For how long will Nigerians continue to suffer while basic infrastructure remains undeveloped? I have been to Malaysia and discovered something that shocked me deeply: the entire country has essentially eliminated malaria-transmitting mosquitoes. Malaria is no longer a common fear there. Meanwhile, in Nigeria, malaria is treated like a permanent destiny rather than a problem to be solved. We have been trying to roll back malaria for years, despite huge budgets on it.
What makes this pain even harder to bear is the hypocrisy of leadership. If our leaders cannot receive their own treatment in Nigeria, the least they can do is fix the system for us who have no alternative. Even our so-called Teaching Hospitals are failing the meaning of their name. How does a Teaching Hospital ask a patient’s family to go outside the hospital to source oxygen? Or asking you to go kilometers away do a basic laboratory test, which can’t be done in a teaching hospital. I experienced these personally. It is humiliating. It is dangerous. It is painful.

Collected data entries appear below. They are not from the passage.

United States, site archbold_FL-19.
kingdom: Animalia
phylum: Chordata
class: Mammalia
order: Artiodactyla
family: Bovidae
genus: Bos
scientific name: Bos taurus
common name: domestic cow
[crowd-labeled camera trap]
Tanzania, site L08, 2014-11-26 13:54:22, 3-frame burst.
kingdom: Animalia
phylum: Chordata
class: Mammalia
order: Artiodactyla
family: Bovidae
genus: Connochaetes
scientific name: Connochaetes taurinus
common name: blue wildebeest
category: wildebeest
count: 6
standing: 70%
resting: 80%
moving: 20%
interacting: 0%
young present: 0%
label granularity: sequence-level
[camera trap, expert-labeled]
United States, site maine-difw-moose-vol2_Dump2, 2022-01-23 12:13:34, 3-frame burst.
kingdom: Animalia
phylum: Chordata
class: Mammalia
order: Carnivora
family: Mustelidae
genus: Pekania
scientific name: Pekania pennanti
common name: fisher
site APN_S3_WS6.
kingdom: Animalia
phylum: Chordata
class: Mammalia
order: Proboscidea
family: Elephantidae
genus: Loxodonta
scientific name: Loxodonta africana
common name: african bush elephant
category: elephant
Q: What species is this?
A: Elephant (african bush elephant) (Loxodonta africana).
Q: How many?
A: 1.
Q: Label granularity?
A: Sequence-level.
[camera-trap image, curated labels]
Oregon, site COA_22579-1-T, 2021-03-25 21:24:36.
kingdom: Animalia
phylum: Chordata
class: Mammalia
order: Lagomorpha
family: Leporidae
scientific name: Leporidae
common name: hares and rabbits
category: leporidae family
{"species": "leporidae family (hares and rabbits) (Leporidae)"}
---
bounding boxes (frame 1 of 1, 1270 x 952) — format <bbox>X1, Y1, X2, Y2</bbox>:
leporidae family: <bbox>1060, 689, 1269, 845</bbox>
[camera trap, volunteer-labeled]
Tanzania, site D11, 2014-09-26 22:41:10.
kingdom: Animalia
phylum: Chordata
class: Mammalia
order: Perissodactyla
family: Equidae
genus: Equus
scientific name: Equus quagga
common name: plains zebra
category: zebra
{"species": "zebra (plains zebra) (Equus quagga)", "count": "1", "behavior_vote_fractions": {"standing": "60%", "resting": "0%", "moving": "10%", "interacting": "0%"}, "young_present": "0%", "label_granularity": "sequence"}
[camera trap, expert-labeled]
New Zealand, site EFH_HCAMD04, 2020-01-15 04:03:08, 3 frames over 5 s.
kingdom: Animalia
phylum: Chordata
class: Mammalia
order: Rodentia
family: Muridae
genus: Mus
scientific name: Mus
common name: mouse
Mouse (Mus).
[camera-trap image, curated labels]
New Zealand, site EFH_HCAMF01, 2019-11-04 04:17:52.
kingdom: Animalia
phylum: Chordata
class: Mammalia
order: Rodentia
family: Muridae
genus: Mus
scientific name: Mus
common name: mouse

Why all these deficiencies and endless tragedies? Recently, it was in the news that a Grade A private hospital allegedly lost Chimamanda Ngozi Adichie’s son due to negligence. They allege the child was denied oxygen and excessively sedated, leading to cardiac arrest. She has taken it up with the hospital. Similarly, a recent case in Kano where a pair of surgical scissors was forgotten inside a housewife stomach during surgery, leading to four months of severe pain and her eventual death. Though, the Kano State Hospitals Management Board said it had suspended three personnel directly involved in the case from clinical activities with immediate effect, and has referred the case for further investigation and disciplinary action, but can the dead come back? These are not stories from a war zone. These are things happening in hospitals, places meant to save lives. These deaths are acts of failure. Nigerians have suffered enough.
Enough of empty promises from one government to another. Credit to the Tinubu government, following the outcry, the health minister has admitted "systemic challenges" and announced the creation of a national task force on "clinical governance and patient safety" to improve the quality of care and patient safety. Just as this government resolved the years long ASUU crisis, there's a need to focus on the medical issues too.
Nigeria needs practical health reforms: enforce mandatory emergency supplies in all hospitals, create centralized medical storage with proper preservation, and impose strict penalties for medical negligence. Teaching hospitals must be prioritized and fully funded, while stronger public health prevention programs reduce disease burden. Leaders should lead by example by using and investing in local hospitals to restore trust and accountability.
These deaths are not meant to happen. They should not happen. And they must not continue to happen.
Hospitals should not be places where hope goes to die.
Nigeria deserves better.
And Nigerians cannot keep paying with their lives.